В думских дебатах Кузьмин-Караваев еще не раз выступал в роли своего рода «модератора», своим экспертным мнением нередко оказывая влияние на ход дискуссий. Еще в первой министерской декларации (13 мая 1906 года), обращенной к органу народного представительства, он увидел опасную тенденцию со стороны власти – дискредитировать Государственную думу, поколебать ее авторитет: «Высшее законодательное учреждение, образованное из представителей народа, единственное, которое пользуется авторитетом, выслушало, что разрешение земельного вопроса так, как оно находит нужным, „безусловно недопустимой Народные представители выслушали совет: „Помогайте органам исполнительной власти в их ответственном деле – внести в страну успокоение“». Как следующий шаг в том же направлении он охарактеризовал правительственное сообщение по аграрному вопросу от 20 июня 1906 года: в нем указывалось, что принудительное отчуждение земли вредно для самих крестьян, а также сообщалось о внесении в Думу правительственных законопроектов о реформе крестьянского землевладения (впоследствии реализованных в ходе аграрной реформы Столыпина). По словам Кузьмина-Караваева, выраженная в документе «тенденция» подчинить законодательную власть исполнительной привела его, человека уравновешенного, «в состояние бешенства»: «В конституционном государстве министерство противополагает Монарха народному представительству, волю Монарха и его заботы противополагает воле и заботам народа в лице его представителей! Ведь это такое дикое непонимание, которое может быть свойственно только людям абсолютно невежественным!» Однако Кузьмин-Караваев был убежден, что дело здесь не только в «непонимании» ситуации «верхами». По его словам, авторы правительственного сообщения наносили целенаправленные «удары» по Думе, применяя «абсолютно недопустимый прием» – полемику с органом народного представительства от имени Монарха, рассчитанную на крестьянские массы: «Они пишут: пусть Государственная дума говорит что ей угодно, а решение земельной нужды придет к вам, но только не от Государственной думы». В такой постановке вопроса Кузьмин-Караваев видел «прямой вызов к восстанию», поскольку «после прочтения сообщения невольно возникает среди крестьян вопрос: зачем же существует Государственная дума?», логическим следствием которого может явиться требование ее ниспровержения. В этой связи закономерной была его характеристика правительственного сообщения 20 июня как «провокации» со стороны верховной власти.

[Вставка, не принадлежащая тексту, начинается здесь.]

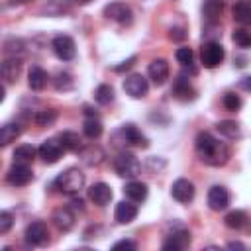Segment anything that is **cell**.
I'll list each match as a JSON object with an SVG mask.
<instances>
[{"label": "cell", "instance_id": "1", "mask_svg": "<svg viewBox=\"0 0 251 251\" xmlns=\"http://www.w3.org/2000/svg\"><path fill=\"white\" fill-rule=\"evenodd\" d=\"M194 147H196V153H198L200 161L210 165V167H222L229 159L227 145L224 141H220L218 137H214L210 131H200L196 135Z\"/></svg>", "mask_w": 251, "mask_h": 251}, {"label": "cell", "instance_id": "2", "mask_svg": "<svg viewBox=\"0 0 251 251\" xmlns=\"http://www.w3.org/2000/svg\"><path fill=\"white\" fill-rule=\"evenodd\" d=\"M82 186H84V175L78 169H67L53 180V188H57L63 194H78Z\"/></svg>", "mask_w": 251, "mask_h": 251}, {"label": "cell", "instance_id": "3", "mask_svg": "<svg viewBox=\"0 0 251 251\" xmlns=\"http://www.w3.org/2000/svg\"><path fill=\"white\" fill-rule=\"evenodd\" d=\"M114 171L124 178H135L141 173V163L137 161L135 155L122 151L114 157Z\"/></svg>", "mask_w": 251, "mask_h": 251}, {"label": "cell", "instance_id": "4", "mask_svg": "<svg viewBox=\"0 0 251 251\" xmlns=\"http://www.w3.org/2000/svg\"><path fill=\"white\" fill-rule=\"evenodd\" d=\"M226 57V51L222 47L220 41H204L202 49H200V59H202V65L206 69H214L218 67Z\"/></svg>", "mask_w": 251, "mask_h": 251}, {"label": "cell", "instance_id": "5", "mask_svg": "<svg viewBox=\"0 0 251 251\" xmlns=\"http://www.w3.org/2000/svg\"><path fill=\"white\" fill-rule=\"evenodd\" d=\"M51 49L53 53L61 59V61H71L76 55V47H75V39L71 35H55L51 41Z\"/></svg>", "mask_w": 251, "mask_h": 251}, {"label": "cell", "instance_id": "6", "mask_svg": "<svg viewBox=\"0 0 251 251\" xmlns=\"http://www.w3.org/2000/svg\"><path fill=\"white\" fill-rule=\"evenodd\" d=\"M6 180L12 186H25L33 180V173L27 167V163H14L6 173Z\"/></svg>", "mask_w": 251, "mask_h": 251}, {"label": "cell", "instance_id": "7", "mask_svg": "<svg viewBox=\"0 0 251 251\" xmlns=\"http://www.w3.org/2000/svg\"><path fill=\"white\" fill-rule=\"evenodd\" d=\"M104 16L108 20H114L122 25H129L133 22V14H131V8L124 2H110L106 8H104Z\"/></svg>", "mask_w": 251, "mask_h": 251}, {"label": "cell", "instance_id": "8", "mask_svg": "<svg viewBox=\"0 0 251 251\" xmlns=\"http://www.w3.org/2000/svg\"><path fill=\"white\" fill-rule=\"evenodd\" d=\"M124 90H126V94H129L131 98H145L147 92H149V82H147V78H145L143 75L133 73V75L126 76V80H124Z\"/></svg>", "mask_w": 251, "mask_h": 251}, {"label": "cell", "instance_id": "9", "mask_svg": "<svg viewBox=\"0 0 251 251\" xmlns=\"http://www.w3.org/2000/svg\"><path fill=\"white\" fill-rule=\"evenodd\" d=\"M24 237H25V241L29 243V245H35V247H41V245H45L47 241H49V229H47V226L43 224V222H31V224H27V227H25V231H24Z\"/></svg>", "mask_w": 251, "mask_h": 251}, {"label": "cell", "instance_id": "10", "mask_svg": "<svg viewBox=\"0 0 251 251\" xmlns=\"http://www.w3.org/2000/svg\"><path fill=\"white\" fill-rule=\"evenodd\" d=\"M63 151H65V147H63V143H61L59 139H45V141L37 147V155H39L47 165L57 163V161L63 157Z\"/></svg>", "mask_w": 251, "mask_h": 251}, {"label": "cell", "instance_id": "11", "mask_svg": "<svg viewBox=\"0 0 251 251\" xmlns=\"http://www.w3.org/2000/svg\"><path fill=\"white\" fill-rule=\"evenodd\" d=\"M188 245H190V231H188L186 227L178 226V227H175V229L169 233V237H167L165 243H163V249H165V251H169V249L180 251V249H186Z\"/></svg>", "mask_w": 251, "mask_h": 251}, {"label": "cell", "instance_id": "12", "mask_svg": "<svg viewBox=\"0 0 251 251\" xmlns=\"http://www.w3.org/2000/svg\"><path fill=\"white\" fill-rule=\"evenodd\" d=\"M194 184L188 178H176L171 186V196L180 204H188L194 198Z\"/></svg>", "mask_w": 251, "mask_h": 251}, {"label": "cell", "instance_id": "13", "mask_svg": "<svg viewBox=\"0 0 251 251\" xmlns=\"http://www.w3.org/2000/svg\"><path fill=\"white\" fill-rule=\"evenodd\" d=\"M169 73H171V69H169V63L165 59H153L147 67V75H149V78L155 86L165 84L167 78H169Z\"/></svg>", "mask_w": 251, "mask_h": 251}, {"label": "cell", "instance_id": "14", "mask_svg": "<svg viewBox=\"0 0 251 251\" xmlns=\"http://www.w3.org/2000/svg\"><path fill=\"white\" fill-rule=\"evenodd\" d=\"M227 204H229V192L224 186L216 184V186H212L208 190V206H210V210L220 212V210H226Z\"/></svg>", "mask_w": 251, "mask_h": 251}, {"label": "cell", "instance_id": "15", "mask_svg": "<svg viewBox=\"0 0 251 251\" xmlns=\"http://www.w3.org/2000/svg\"><path fill=\"white\" fill-rule=\"evenodd\" d=\"M173 96L180 102H188V100H194L196 98V90L192 88V84L188 82V78L184 75H178V78L175 80L173 84Z\"/></svg>", "mask_w": 251, "mask_h": 251}, {"label": "cell", "instance_id": "16", "mask_svg": "<svg viewBox=\"0 0 251 251\" xmlns=\"http://www.w3.org/2000/svg\"><path fill=\"white\" fill-rule=\"evenodd\" d=\"M118 133L124 137V141H126L127 145H135V147H147V145H149L147 137H145L133 124H126V126H122Z\"/></svg>", "mask_w": 251, "mask_h": 251}, {"label": "cell", "instance_id": "17", "mask_svg": "<svg viewBox=\"0 0 251 251\" xmlns=\"http://www.w3.org/2000/svg\"><path fill=\"white\" fill-rule=\"evenodd\" d=\"M114 218H116L118 224H129V222H133V220L137 218V206H135L131 200H129V202L122 200V202L116 204Z\"/></svg>", "mask_w": 251, "mask_h": 251}, {"label": "cell", "instance_id": "18", "mask_svg": "<svg viewBox=\"0 0 251 251\" xmlns=\"http://www.w3.org/2000/svg\"><path fill=\"white\" fill-rule=\"evenodd\" d=\"M22 73V59L20 57H6L2 61V78L4 82H16Z\"/></svg>", "mask_w": 251, "mask_h": 251}, {"label": "cell", "instance_id": "19", "mask_svg": "<svg viewBox=\"0 0 251 251\" xmlns=\"http://www.w3.org/2000/svg\"><path fill=\"white\" fill-rule=\"evenodd\" d=\"M88 196L96 206H106L112 200V188L106 182H94L88 188Z\"/></svg>", "mask_w": 251, "mask_h": 251}, {"label": "cell", "instance_id": "20", "mask_svg": "<svg viewBox=\"0 0 251 251\" xmlns=\"http://www.w3.org/2000/svg\"><path fill=\"white\" fill-rule=\"evenodd\" d=\"M53 224H55V227L59 229V231H69L73 226H75V214H73V210L69 208V206H65V208H57L55 212H53Z\"/></svg>", "mask_w": 251, "mask_h": 251}, {"label": "cell", "instance_id": "21", "mask_svg": "<svg viewBox=\"0 0 251 251\" xmlns=\"http://www.w3.org/2000/svg\"><path fill=\"white\" fill-rule=\"evenodd\" d=\"M147 184L145 182H141V180H133V178H129V182H126V186H124V194L131 200V202H143L145 198H147Z\"/></svg>", "mask_w": 251, "mask_h": 251}, {"label": "cell", "instance_id": "22", "mask_svg": "<svg viewBox=\"0 0 251 251\" xmlns=\"http://www.w3.org/2000/svg\"><path fill=\"white\" fill-rule=\"evenodd\" d=\"M47 80H49L47 71H43L41 67H31L29 69V73H27V84H29L31 90H35V92L43 90L47 86Z\"/></svg>", "mask_w": 251, "mask_h": 251}, {"label": "cell", "instance_id": "23", "mask_svg": "<svg viewBox=\"0 0 251 251\" xmlns=\"http://www.w3.org/2000/svg\"><path fill=\"white\" fill-rule=\"evenodd\" d=\"M231 14L237 24H251V0H237L233 4Z\"/></svg>", "mask_w": 251, "mask_h": 251}, {"label": "cell", "instance_id": "24", "mask_svg": "<svg viewBox=\"0 0 251 251\" xmlns=\"http://www.w3.org/2000/svg\"><path fill=\"white\" fill-rule=\"evenodd\" d=\"M222 12H224L222 0H206L204 6H202V14H204V18H206L208 24H216L220 20Z\"/></svg>", "mask_w": 251, "mask_h": 251}, {"label": "cell", "instance_id": "25", "mask_svg": "<svg viewBox=\"0 0 251 251\" xmlns=\"http://www.w3.org/2000/svg\"><path fill=\"white\" fill-rule=\"evenodd\" d=\"M22 133V126L18 122H8L0 127V145L6 147L8 143H12L16 137H20Z\"/></svg>", "mask_w": 251, "mask_h": 251}, {"label": "cell", "instance_id": "26", "mask_svg": "<svg viewBox=\"0 0 251 251\" xmlns=\"http://www.w3.org/2000/svg\"><path fill=\"white\" fill-rule=\"evenodd\" d=\"M104 151L98 147V145H88V147H82L80 149V159L86 163V165H100L104 161Z\"/></svg>", "mask_w": 251, "mask_h": 251}, {"label": "cell", "instance_id": "27", "mask_svg": "<svg viewBox=\"0 0 251 251\" xmlns=\"http://www.w3.org/2000/svg\"><path fill=\"white\" fill-rule=\"evenodd\" d=\"M247 222H249V218H247V214H245L243 210H231V212L226 214V218H224V224H226L229 229H241V227L247 226Z\"/></svg>", "mask_w": 251, "mask_h": 251}, {"label": "cell", "instance_id": "28", "mask_svg": "<svg viewBox=\"0 0 251 251\" xmlns=\"http://www.w3.org/2000/svg\"><path fill=\"white\" fill-rule=\"evenodd\" d=\"M216 129L220 131V135H224V137H227V139H235V137L241 135L239 124L233 122V120H222V122H218V124H216Z\"/></svg>", "mask_w": 251, "mask_h": 251}, {"label": "cell", "instance_id": "29", "mask_svg": "<svg viewBox=\"0 0 251 251\" xmlns=\"http://www.w3.org/2000/svg\"><path fill=\"white\" fill-rule=\"evenodd\" d=\"M59 141L63 143V147L67 151H80L82 149V139L76 131H63L59 135Z\"/></svg>", "mask_w": 251, "mask_h": 251}, {"label": "cell", "instance_id": "30", "mask_svg": "<svg viewBox=\"0 0 251 251\" xmlns=\"http://www.w3.org/2000/svg\"><path fill=\"white\" fill-rule=\"evenodd\" d=\"M37 155V149L29 143H24V145H18L14 149V163H29L33 161Z\"/></svg>", "mask_w": 251, "mask_h": 251}, {"label": "cell", "instance_id": "31", "mask_svg": "<svg viewBox=\"0 0 251 251\" xmlns=\"http://www.w3.org/2000/svg\"><path fill=\"white\" fill-rule=\"evenodd\" d=\"M94 100L100 106H108L114 100V88L110 84H98L96 90H94Z\"/></svg>", "mask_w": 251, "mask_h": 251}, {"label": "cell", "instance_id": "32", "mask_svg": "<svg viewBox=\"0 0 251 251\" xmlns=\"http://www.w3.org/2000/svg\"><path fill=\"white\" fill-rule=\"evenodd\" d=\"M82 131H84V135L88 139H98L102 135V124H100V120L98 118H88L84 122V126H82Z\"/></svg>", "mask_w": 251, "mask_h": 251}, {"label": "cell", "instance_id": "33", "mask_svg": "<svg viewBox=\"0 0 251 251\" xmlns=\"http://www.w3.org/2000/svg\"><path fill=\"white\" fill-rule=\"evenodd\" d=\"M231 39H233V43H235L237 47H241V49H249V47H251V31H247L245 27L233 29Z\"/></svg>", "mask_w": 251, "mask_h": 251}, {"label": "cell", "instance_id": "34", "mask_svg": "<svg viewBox=\"0 0 251 251\" xmlns=\"http://www.w3.org/2000/svg\"><path fill=\"white\" fill-rule=\"evenodd\" d=\"M24 51V41L16 39V37H8L4 41V53L8 57H20V53Z\"/></svg>", "mask_w": 251, "mask_h": 251}, {"label": "cell", "instance_id": "35", "mask_svg": "<svg viewBox=\"0 0 251 251\" xmlns=\"http://www.w3.org/2000/svg\"><path fill=\"white\" fill-rule=\"evenodd\" d=\"M55 120H57V112L55 110H39L35 114V124L39 127H49V126L55 124Z\"/></svg>", "mask_w": 251, "mask_h": 251}, {"label": "cell", "instance_id": "36", "mask_svg": "<svg viewBox=\"0 0 251 251\" xmlns=\"http://www.w3.org/2000/svg\"><path fill=\"white\" fill-rule=\"evenodd\" d=\"M73 84H75L73 76H71L69 73H65V71H63V73H57L55 78H53V86H55L57 90H71Z\"/></svg>", "mask_w": 251, "mask_h": 251}, {"label": "cell", "instance_id": "37", "mask_svg": "<svg viewBox=\"0 0 251 251\" xmlns=\"http://www.w3.org/2000/svg\"><path fill=\"white\" fill-rule=\"evenodd\" d=\"M222 104H224L226 110H229V112H237V110L241 108V98H239L235 92H226V94L222 96Z\"/></svg>", "mask_w": 251, "mask_h": 251}, {"label": "cell", "instance_id": "38", "mask_svg": "<svg viewBox=\"0 0 251 251\" xmlns=\"http://www.w3.org/2000/svg\"><path fill=\"white\" fill-rule=\"evenodd\" d=\"M176 61L182 65V67H192V59H194V53L190 47H178L176 53H175Z\"/></svg>", "mask_w": 251, "mask_h": 251}, {"label": "cell", "instance_id": "39", "mask_svg": "<svg viewBox=\"0 0 251 251\" xmlns=\"http://www.w3.org/2000/svg\"><path fill=\"white\" fill-rule=\"evenodd\" d=\"M67 10H69V2L67 0H49V4L45 8V12L51 14V16H59V14H63Z\"/></svg>", "mask_w": 251, "mask_h": 251}, {"label": "cell", "instance_id": "40", "mask_svg": "<svg viewBox=\"0 0 251 251\" xmlns=\"http://www.w3.org/2000/svg\"><path fill=\"white\" fill-rule=\"evenodd\" d=\"M12 224H14L12 214H10V212H6V210H4V212H0V233H2V235L10 231Z\"/></svg>", "mask_w": 251, "mask_h": 251}, {"label": "cell", "instance_id": "41", "mask_svg": "<svg viewBox=\"0 0 251 251\" xmlns=\"http://www.w3.org/2000/svg\"><path fill=\"white\" fill-rule=\"evenodd\" d=\"M112 249H116V251H118V249H131V251H133V249H137V243H135V241H131V239H122V241L114 243V247H112Z\"/></svg>", "mask_w": 251, "mask_h": 251}, {"label": "cell", "instance_id": "42", "mask_svg": "<svg viewBox=\"0 0 251 251\" xmlns=\"http://www.w3.org/2000/svg\"><path fill=\"white\" fill-rule=\"evenodd\" d=\"M169 37H171V39H175V41H180V39H184V37H186V31H184L182 27H171Z\"/></svg>", "mask_w": 251, "mask_h": 251}, {"label": "cell", "instance_id": "43", "mask_svg": "<svg viewBox=\"0 0 251 251\" xmlns=\"http://www.w3.org/2000/svg\"><path fill=\"white\" fill-rule=\"evenodd\" d=\"M135 65V57H129L127 61H124L122 65H118V67H114V71L116 73H122V71H127V69H131Z\"/></svg>", "mask_w": 251, "mask_h": 251}, {"label": "cell", "instance_id": "44", "mask_svg": "<svg viewBox=\"0 0 251 251\" xmlns=\"http://www.w3.org/2000/svg\"><path fill=\"white\" fill-rule=\"evenodd\" d=\"M239 88L251 92V75H247V76H243V78L239 80Z\"/></svg>", "mask_w": 251, "mask_h": 251}, {"label": "cell", "instance_id": "45", "mask_svg": "<svg viewBox=\"0 0 251 251\" xmlns=\"http://www.w3.org/2000/svg\"><path fill=\"white\" fill-rule=\"evenodd\" d=\"M227 249H245V245L241 241H229L227 243Z\"/></svg>", "mask_w": 251, "mask_h": 251}, {"label": "cell", "instance_id": "46", "mask_svg": "<svg viewBox=\"0 0 251 251\" xmlns=\"http://www.w3.org/2000/svg\"><path fill=\"white\" fill-rule=\"evenodd\" d=\"M71 208H78V210H82V200H80V198H73V200H71Z\"/></svg>", "mask_w": 251, "mask_h": 251}, {"label": "cell", "instance_id": "47", "mask_svg": "<svg viewBox=\"0 0 251 251\" xmlns=\"http://www.w3.org/2000/svg\"><path fill=\"white\" fill-rule=\"evenodd\" d=\"M29 0H8V6H18V4H25Z\"/></svg>", "mask_w": 251, "mask_h": 251}, {"label": "cell", "instance_id": "48", "mask_svg": "<svg viewBox=\"0 0 251 251\" xmlns=\"http://www.w3.org/2000/svg\"><path fill=\"white\" fill-rule=\"evenodd\" d=\"M73 2H75V4H80V6H82V4H88L90 0H73Z\"/></svg>", "mask_w": 251, "mask_h": 251}]
</instances>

Судя по всему, в ситуации резко обострившегося противостояния между I Думой и Советом министров разрешение конфликта путем формирования правительства с участием лидеров либеральной оппозиции (о чем велись переговоры представителей высшей бюрократии с общественными деятелями) было тогда уже маловероятным. Что касается Кузьмина-Караваева, то его имя (как одного из возможных претендентов на пост министра юстиции) еще во второй половине июня 1906 года упоминалось в списке «министерства доверия», составленном Д.Ф. Треповым.
Однако сам Кузьмин-Караваев уже не рассматривал всерьез данную перспективу. Он не испытывал иллюзий по поводу успеха «либерально-умеренного министерства». По его мнению, вхождение отдельных либеральных политиков в обновленное правительство, как это предусматривалось Столыпиным, не могло повлиять на ход государственного управления. «Я не возлагаю больших надежд на министров из кадет. Хуже, конечно, не будет, но чтобы наступило существенное успокоение – весьма сомнительно», – делился он мыслями со Стасюлевичем в письме от 30 июня 1906 года. Пессимистично оценивал Кузьмин-Караваев и способности властей к адекватной реакции, хотя и продолжал предостерегать «верхи» от разгона Думы, предрекая в противном случае усиление леворадикальных элементов. Примечателен тот факт, что царю понравилось содержание «Общественной хроники» в майской и июньской книжках «Вестника Европы» за 1906 год, где содержалось указанное предупреждение. «Хроникой „Вестника Европы“ заинтересовались высочайшие люди, – писал Кузьмин-Караваев, автор упомянутой публикации, Стасюлевичу. – Что же? Пусть читают и хоть когда-нибудь прозреют. Боюсь, впрочем, что уже поздно прозревать. Все показывает, что дела обстоят до дивности скверно».